=== Challenge 1 ===
Answer these questions using the budget excerpt:
(a) How many years do the budget proposals from both Houses of Congress cover?
(b) Which party controls the Senate?
(c) How large was the GAAP-based deficit in 2012?
=== Challenge 2 ===
Retype the budget excerpt from "Both Houses of" up to and including "the federal deficit.", keeping every word and punctuation mark unchanged.

=== Text excerpt ===
::::

Both Houses of Congress recently put forth outlines of ten-year budget proposals that still are shy on detail. The ten-year plan by the Republican-controlled House proposes to balance the cash-based deficit as well as to address issues related to unfunded liabilities. The plan put forth by the Democrat-controlled Senate does not look to balance the cash-based deficit. Given continued political contentiousness and the use of unrealistically positive economic assumptions to help the budget projections along, little but gimmicked numbers and further smoke-and-mirrors are likely to come out of upcoming negotiations. There still appears to be no chance of a forthcoming, substantive agreement on balancing the federal deficit.
Indeed, ongoing and deepening economic woes assure that the usual budget forecasts—based on overly-optimistic economic projections—will fall far short of fiscal balance and propriety. Chances also remain nil for the government fully addressing the GAAP-based deficit that hit $6.6 trillion in 2012, let alone balancing the popularly-followed, official cash-based accounting deficit that was $1.1 trillion in 2012 (see No. 500: Special Commentary).

::::

=== Dataset section ===
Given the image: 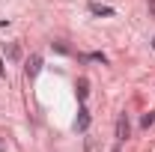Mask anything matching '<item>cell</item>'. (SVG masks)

::::

=== Expected answer 1 ===
(a) Ten years.
(b) The Democrats.
(c) $6.6 trillion.

=== Expected answer 2 ===
Both Houses of Congress recently put forth outlines of ten-year budget proposals that still are shy on detail. The ten-year plan by the Republican-controlled House proposes to balance the cash-based deficit as well as to address issues related to unfunded liabilities. The plan put forth by the Democrat-controlled Senate does not look to balance the cash-based deficit. Given continued political contentiousness and the use of unrealistically positive economic assumptions to help the budget projections along, little but gimmicked numbers and further smoke-and-mirrors are likely to come out of upcoming negotiations. There still appears to be no chance of a forthcoming, substantive agreement on balancing the federal deficit.